The average price of a CD is about $25. Their sale stickers often say “Only $19.95!” What? Not on sale. We hit up both chain and indie stores. Some cool used places too where things were cheaper, but still. Books were ridiculous. We found some really cool bookstores, but I wasn’t about to pay $40 for paperbacks that looked interesting enough, but not enough for a spur of the moment purchase. Ernie found Australian plays, including one that we saw at the congress, so that was worth the cash. I jotted down some titles that are probably available here, or at least Amazon.uk where even after the import, I could still probably get them cheaper.

We went to see a movie in Sydney. Tickets were $16. Hellawhat?! We saw the new Indiana Jones (which was fun, and fun seeing it with Cate Blanchett’s people). Maybe cos it was the day after the opening at the theatre where Miss Blanchett attended the premier, or the particular time, or what. Don’t know. But ‘spensive! For $16, I want to ride in the jeep with Harrison Ford myself!

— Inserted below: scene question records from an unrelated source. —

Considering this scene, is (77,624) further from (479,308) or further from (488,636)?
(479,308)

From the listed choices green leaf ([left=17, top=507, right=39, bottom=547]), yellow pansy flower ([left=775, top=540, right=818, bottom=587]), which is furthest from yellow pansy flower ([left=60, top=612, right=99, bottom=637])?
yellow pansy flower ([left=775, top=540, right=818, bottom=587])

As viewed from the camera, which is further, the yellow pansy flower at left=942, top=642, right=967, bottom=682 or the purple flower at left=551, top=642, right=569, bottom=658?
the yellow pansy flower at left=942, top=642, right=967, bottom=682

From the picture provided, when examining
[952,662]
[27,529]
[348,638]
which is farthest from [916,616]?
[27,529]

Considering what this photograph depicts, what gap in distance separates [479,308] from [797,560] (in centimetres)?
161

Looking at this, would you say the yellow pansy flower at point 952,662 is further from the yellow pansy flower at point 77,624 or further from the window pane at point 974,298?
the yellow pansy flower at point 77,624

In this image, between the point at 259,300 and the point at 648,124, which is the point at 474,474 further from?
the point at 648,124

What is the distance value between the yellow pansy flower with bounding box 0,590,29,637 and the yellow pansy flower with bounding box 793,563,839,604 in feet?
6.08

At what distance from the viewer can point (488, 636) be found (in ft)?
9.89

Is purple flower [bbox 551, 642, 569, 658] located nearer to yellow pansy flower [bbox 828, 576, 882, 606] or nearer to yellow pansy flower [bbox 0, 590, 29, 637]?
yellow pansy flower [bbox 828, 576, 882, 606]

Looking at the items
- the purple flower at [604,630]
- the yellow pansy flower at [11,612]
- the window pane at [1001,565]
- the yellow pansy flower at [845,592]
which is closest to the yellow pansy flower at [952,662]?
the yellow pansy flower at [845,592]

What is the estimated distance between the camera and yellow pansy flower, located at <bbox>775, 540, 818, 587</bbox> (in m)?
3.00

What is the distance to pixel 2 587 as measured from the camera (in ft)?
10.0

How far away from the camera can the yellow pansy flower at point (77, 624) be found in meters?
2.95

So, that’s money. We took some change with us out of Australia’s economy. Hope it doesn’t miss it too much. We tried not to, but being the caffeine addicts we are, the only coffee place we found in our neck of the Sydney airport didn’t take plastic, and we’d spent all our Aussie cash. I tried to exchange $10, but with a bloody $3 fee, we wouldn’t have enough. So I exchanged a $20, bought our coffee and some gum, and just said to hell with out. Their change is funny. The $2 coins are the smallest coin, except for their nickel. Their dollar coins are a little bigger. Their 20 cent coins are bigger than our quarters. Their 50 cent pieces could really do some damage. They got rid of pennies about 20 years ago, and round up or down at the register. And I guess they tried introducing a $5 coin, but the people rebelled. Just like the US gov’t trying to shove dollar coins down our throats every once in a decade, the Australian people have their limits.

Okay, I go for real now. Peace be with you and all that jazz.